Last night we went for a boat ride, my wife and I. It was a hot Saturday night, and the lake was dotted with visiting boats, and after dinner I suggested a ride, and she agreed.

Usually she doesn't. But this year she is on the Water Board, and seems to be chairperson of it. And it is a good idea to make a lakefront inspection, every once in a while, for a person sees the lake differently than from a walk around the lake on the frontage road.

First thing we noticed was an abundance of pondweed. This is natural, but we will soon have the lake "treated" with the pesticide, Sonar, and this ought to kill or drastically cut back the yellow pond lily, cinqueweed, and water smart weed.

I wish it wasn't so, but the lake is so enriched with phosphorous from a nearby dairy farm that if we didn't treat the lake it would be bank-to-bank with duckweed and elodea in a couple of seasons. So we reluctantly pool our special tax money with that of other residents and authorize use of the herbicide, the only one until recently permitted by the state Department of Ecology.

There is a watergate at the West end of the lake, and we had to inspect it and see that it was functioning at the correct height. It was spilling water out, and the lake is now lowering alarmingly rapidly, because of the heat, so my wife thinks maybe we ought to do a visitation by foot and take a true measurement. The lake, according to court order, needs to be kept at 19 inches above the bottom of the culvert, and not lower. If lower, the lake will be shallower, warmer, and more weed and algae will grow.

A fine home on the South end of the lake was recently sold and a new family moved in last week. Either it is a large family, or else they were having a house-warming party, for there was more than a dozen people swarming all over the lawn and dock, swimming and fishing, and in general having a fine time of it.

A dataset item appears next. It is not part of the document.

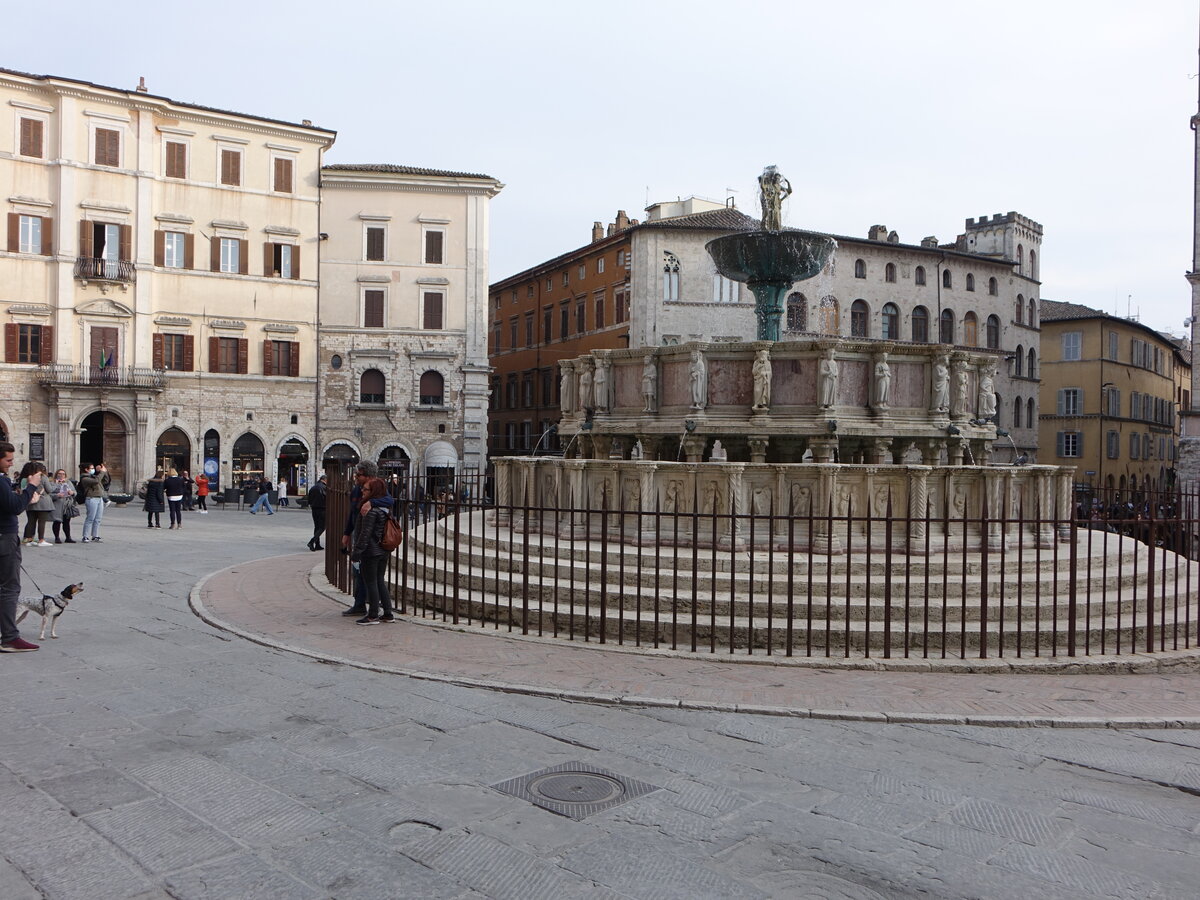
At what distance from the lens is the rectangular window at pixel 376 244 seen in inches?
1591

I called out to them and asked if they had just bought the house, and they said they had, and we exchanged names, and names of possible friends living nearby. Then I continued my rowing against a decided breeze (perhaps portending a cooling trend the following day) and made our way slowly back home.

It feels good to pull on the oars again, and I realized I had missed it, and should take the boat out more often. And my wife, too. It is good for both of us.